* [SOURCE TEXT]
+ + + + +

Without a discussion on this idea of the inner self, the battle against evil—which is the creeping fascism to some and to others misogyny, and so on—is inadequate and a losing game. The need for a battle of each individual with their own self must be realised. For, at least a part of that self, which invariably gets distorted in the course of socialisation, needs to be brought it in tune with itself. One could call it, as Max Weber has, “salvation”, or one could refer to it as aesthetics of the self, but this is a lonely battle against inner loneliness.
To return to the dynamics of majoritarianism, its leaders and strategies also represent a certain kind of self. This self has something in common with us all. Michel Foucault has referred to this phenomenon as the “fascism in us all”, while critical theorist Theodore Adorno has talked about how totalitarians tap into the mass psyche using their own psychological fragilities. What makes such leaders “strong” is their resolve to make instrumental use of their insights into those vulnerabilities, and their simultaneous hatred of them.
In other words, a “strongman” might come across as a narcissist, but in reality, he (or she) suffers from self-hatred. It is this self-loathing inner self that creates and reproduces fear. This is not just a fear of mere physical harm. It also ensconces how we really feel about ourselves, and our fear that others will come to learn of it. Civil rights activist K Balagopal had once remarked that human beings can be dishonest with others and create images and lies but it’s very difficult to be dishonest with one’s own self.
Fear has two conjoined dimensions: the terror of being insulted and of loneliness. How we perceive being insulted is closely linked to the issue of trust. Those with a poor sense of self and trust feel a high quotient of insult. Yet, often, the problem is that a lower ability to trust leads to a stronger sense of insult, and when the feeling of being insulted gets stronger, it leads to hyper loss of trust. Bertrand Russel had once said that those who suffer from pervasive sense of lack of feeling loved, are in actuality not loved in the world. Those who are confident, and less dependent on others, end up getting more attention and love.
This pervasive circularity is the core problem with this inner dynamic of insult and trust, and this makes it difficult to break out of its vice-like grip. To break out requires resolve and psychic energy. It requires self-oriented and inward-oriented experiments. The other problem with the inner self seems to be that the world treats us the way we imagine ourselves. Therefore, we need to imagine ourselves differently, but the world also makes it difficult to do so. So, on the one hand we feel that the world needs to treat us differently, but our inner self refuses to change our perception of the world. This phenomenon often gets viewed as either the diffidence of a person, or their sense of inferiority or even persecution mania.
There is a connection between majoritarianism and retributive acts, which in turn have a fair degree of connectivity to the inner self. Further, acts of retribution are exacerbated during neoliberal times, where there is no minimal assurance or security on one end—and no limits to aspirations on the other. So, there is no minimum, and we cannot achieve the maximum. The self that is caught in this circularity is one that seeks retributive justice and majoritarian gratification. Those, of course, bring relief but not security. To relish retribution is to invite nihilism, not meaning.

+ + + + +

* [WRITTEN INSTRUCTION A]
Can you quote the stretch of the essay on majoritarianism and the inner self from "Without a discussion" through "against inner loneliness."?
The essay and the entries are unrelated to each other.

* [Questions about pictured scenes]

+ + + + +

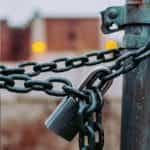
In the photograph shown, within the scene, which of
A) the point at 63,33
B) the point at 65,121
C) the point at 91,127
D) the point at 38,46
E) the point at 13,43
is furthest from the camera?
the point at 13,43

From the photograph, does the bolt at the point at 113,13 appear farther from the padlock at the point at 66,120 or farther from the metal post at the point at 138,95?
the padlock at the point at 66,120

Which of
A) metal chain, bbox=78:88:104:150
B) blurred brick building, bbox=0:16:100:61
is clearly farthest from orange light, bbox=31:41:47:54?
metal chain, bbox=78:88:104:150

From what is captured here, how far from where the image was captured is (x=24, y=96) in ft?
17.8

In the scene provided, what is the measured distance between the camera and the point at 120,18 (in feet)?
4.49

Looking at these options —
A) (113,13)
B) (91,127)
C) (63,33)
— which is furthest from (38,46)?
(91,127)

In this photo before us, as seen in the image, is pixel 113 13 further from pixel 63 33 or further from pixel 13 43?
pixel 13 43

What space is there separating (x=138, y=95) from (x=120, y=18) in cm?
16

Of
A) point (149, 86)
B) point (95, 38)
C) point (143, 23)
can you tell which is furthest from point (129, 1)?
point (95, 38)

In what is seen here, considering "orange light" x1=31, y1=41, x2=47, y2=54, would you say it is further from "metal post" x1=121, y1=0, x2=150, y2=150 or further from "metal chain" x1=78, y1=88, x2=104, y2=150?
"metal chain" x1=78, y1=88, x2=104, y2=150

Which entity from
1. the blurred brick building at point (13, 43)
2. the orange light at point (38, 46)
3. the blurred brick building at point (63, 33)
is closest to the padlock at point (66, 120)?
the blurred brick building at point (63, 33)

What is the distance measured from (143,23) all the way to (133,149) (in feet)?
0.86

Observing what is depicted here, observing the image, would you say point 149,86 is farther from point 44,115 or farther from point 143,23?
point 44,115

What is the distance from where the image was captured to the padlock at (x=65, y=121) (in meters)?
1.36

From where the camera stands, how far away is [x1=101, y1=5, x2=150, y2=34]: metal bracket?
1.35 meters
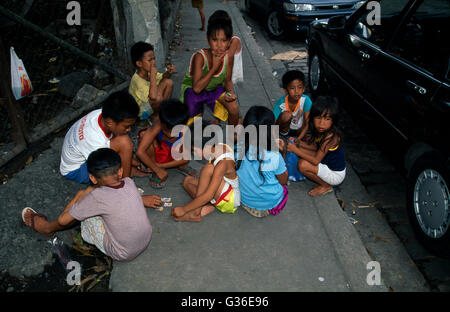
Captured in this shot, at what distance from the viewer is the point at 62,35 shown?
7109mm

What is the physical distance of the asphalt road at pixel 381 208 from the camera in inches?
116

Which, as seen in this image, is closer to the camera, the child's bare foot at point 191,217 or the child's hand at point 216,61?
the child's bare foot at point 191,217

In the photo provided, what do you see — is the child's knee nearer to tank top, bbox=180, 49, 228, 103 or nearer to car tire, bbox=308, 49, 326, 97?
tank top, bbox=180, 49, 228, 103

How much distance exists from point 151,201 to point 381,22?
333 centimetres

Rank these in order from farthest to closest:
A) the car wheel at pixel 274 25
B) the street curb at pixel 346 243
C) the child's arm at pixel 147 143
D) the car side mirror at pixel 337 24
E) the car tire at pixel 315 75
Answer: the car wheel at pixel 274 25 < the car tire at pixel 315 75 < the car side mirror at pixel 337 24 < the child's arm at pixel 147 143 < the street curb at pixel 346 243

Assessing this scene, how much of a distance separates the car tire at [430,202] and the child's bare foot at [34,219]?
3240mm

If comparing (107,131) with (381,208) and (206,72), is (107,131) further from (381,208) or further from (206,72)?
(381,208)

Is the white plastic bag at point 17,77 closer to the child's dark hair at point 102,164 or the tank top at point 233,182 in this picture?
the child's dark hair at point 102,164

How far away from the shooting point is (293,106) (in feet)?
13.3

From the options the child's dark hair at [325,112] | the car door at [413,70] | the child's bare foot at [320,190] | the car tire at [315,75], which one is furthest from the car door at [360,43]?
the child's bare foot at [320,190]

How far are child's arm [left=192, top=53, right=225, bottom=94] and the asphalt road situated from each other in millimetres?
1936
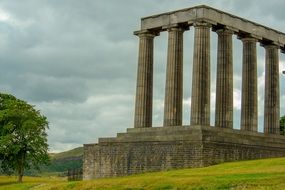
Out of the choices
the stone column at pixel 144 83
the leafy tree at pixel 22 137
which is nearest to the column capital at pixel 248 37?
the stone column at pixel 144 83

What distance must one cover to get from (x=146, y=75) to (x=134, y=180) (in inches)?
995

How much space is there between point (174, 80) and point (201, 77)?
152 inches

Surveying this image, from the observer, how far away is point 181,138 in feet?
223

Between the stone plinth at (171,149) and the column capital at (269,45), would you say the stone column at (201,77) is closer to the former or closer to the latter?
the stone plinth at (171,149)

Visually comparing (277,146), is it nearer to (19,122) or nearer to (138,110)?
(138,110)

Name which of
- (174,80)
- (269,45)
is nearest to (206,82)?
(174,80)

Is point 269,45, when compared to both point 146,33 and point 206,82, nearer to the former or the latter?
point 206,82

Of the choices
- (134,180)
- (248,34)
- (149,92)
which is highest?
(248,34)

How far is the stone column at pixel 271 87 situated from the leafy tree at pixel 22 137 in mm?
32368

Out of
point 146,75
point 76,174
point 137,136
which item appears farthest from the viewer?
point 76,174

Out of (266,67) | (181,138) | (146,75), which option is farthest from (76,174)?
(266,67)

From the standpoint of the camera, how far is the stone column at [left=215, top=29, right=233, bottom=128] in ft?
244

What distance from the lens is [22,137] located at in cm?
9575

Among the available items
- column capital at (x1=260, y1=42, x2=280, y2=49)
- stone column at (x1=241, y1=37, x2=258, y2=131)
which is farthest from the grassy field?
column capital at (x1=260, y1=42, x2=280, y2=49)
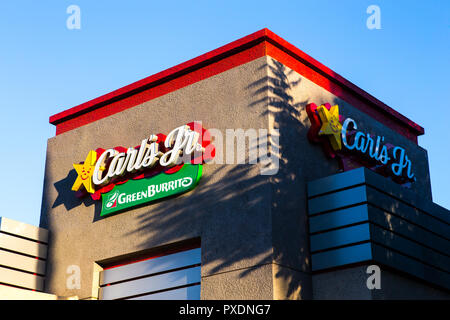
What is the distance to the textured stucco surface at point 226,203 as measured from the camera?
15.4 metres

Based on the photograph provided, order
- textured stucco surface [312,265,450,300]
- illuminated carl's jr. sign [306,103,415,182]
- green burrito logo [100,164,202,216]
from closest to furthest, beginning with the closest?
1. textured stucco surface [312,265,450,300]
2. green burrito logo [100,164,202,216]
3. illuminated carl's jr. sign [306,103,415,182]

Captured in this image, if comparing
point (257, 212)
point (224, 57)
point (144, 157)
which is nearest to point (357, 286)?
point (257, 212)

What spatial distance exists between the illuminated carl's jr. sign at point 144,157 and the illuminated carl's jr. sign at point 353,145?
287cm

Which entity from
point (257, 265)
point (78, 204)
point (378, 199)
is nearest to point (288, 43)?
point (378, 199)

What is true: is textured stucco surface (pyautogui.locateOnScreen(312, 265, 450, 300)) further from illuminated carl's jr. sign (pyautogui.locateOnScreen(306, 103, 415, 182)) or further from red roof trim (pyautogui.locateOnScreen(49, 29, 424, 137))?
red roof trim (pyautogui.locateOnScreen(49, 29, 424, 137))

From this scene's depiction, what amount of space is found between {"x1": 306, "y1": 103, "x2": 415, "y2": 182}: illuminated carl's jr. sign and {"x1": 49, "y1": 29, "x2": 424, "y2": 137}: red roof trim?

+ + + + +

* [WRITTEN INSTRUCTION B]
Could you lay out the entries from the line containing "What distance from the lens" through the end of the entries as a Markdown table with the columns Row and Line? Number each line, skip blank lines, and leave the pictures out.

* [WRITTEN ANSWER A]
Without a discussion on this idea of the inner self, the battle against evil—which is the creeping fascism to some and to others misogyny, and so on—is inadequate and a losing game. The need for a battle of each individual with their own self must be realised. For, at least a part of that self, which invariably gets distorted in the course of socialisation, needs to be brought it in tune with itself. One could call it, as Max Weber has, “salvation”, or one could refer to it as aesthetics of the self, but this is a lonely battle against inner loneliness.

* [WRITTEN ANSWER B]
| Row | Line |
|---|---|
| 1 | What distance from the lens is [22,137] located at in cm? |
| 2 | 9575 |
| 3 | Among the available items |
| 4 | - column capital at (x1=260, y1=42, x2=280, y2=49) |
| 5 | - stone column at (x1=241, y1=37, x2=258, y2=131) |
| 6 | which is farthest from the grassy field? |
| 7 | column capital at (x1=260, y1=42, x2=280, y2=49) |
| 8 | What is the distance to the textured stucco surface at point 226,203 as measured from the camera? |
| 9 | 15.4 metres |
| 10 | Based on the photograph provided, order |
| 11 | - textured stucco surface [312,265,450,300] |
| 12 | - illuminated carl's jr. sign [306,103,415,182] |
| 13 | - green burrito logo [100,164,202,216] |
| 14 | from closest to furthest, beginning with the closest? |
| 15 | 1. textured stucco surface [312,265,450,300] |
| 16 | 2. green burrito logo [100,164,202,216] |
| 17 | 3. illuminated carl's jr. sign [306,103,415,182] |
| 18 | Captured in this image, if comparing |
| 19 | point (257, 212) |
| 20 | point (224, 57) |
| 21 | point (144, 157) |
| 22 | which is nearest to point (357, 286)? |
| 23 | point (257, 212) |
| 24 | What spatial distance exists between the illuminated carl's jr. sign at point 144,157 and the illuminated carl's jr. sign at point 353,145? |
| 25 | 287cm |
| 26 | Which entity from |
| 27 | point (257, 265) |
| 28 | point (78, 204) |
| 29 | point (378, 199) |
| 30 | is nearest to point (288, 43)? |
| 31 | point (378, 199) |
| 32 | What is true: is textured stucco surface (pyautogui.locateOnScreen(312, 265, 450, 300)) further from illuminated carl's jr. sign (pyautogui.locateOnScreen(306, 103, 415, 182)) or further from red roof trim (pyautogui.locateOnScreen(49, 29, 424, 137))? |
| 33 | red roof trim (pyautogui.locateOnScreen(49, 29, 424, 137)) |
| 34 | From this scene's depiction, what amount of space is found between {"x1": 306, "y1": 103, "x2": 415, "y2": 182}: illuminated carl's jr. sign and {"x1": 49, "y1": 29, "x2": 424, "y2": 137}: red roof trim? |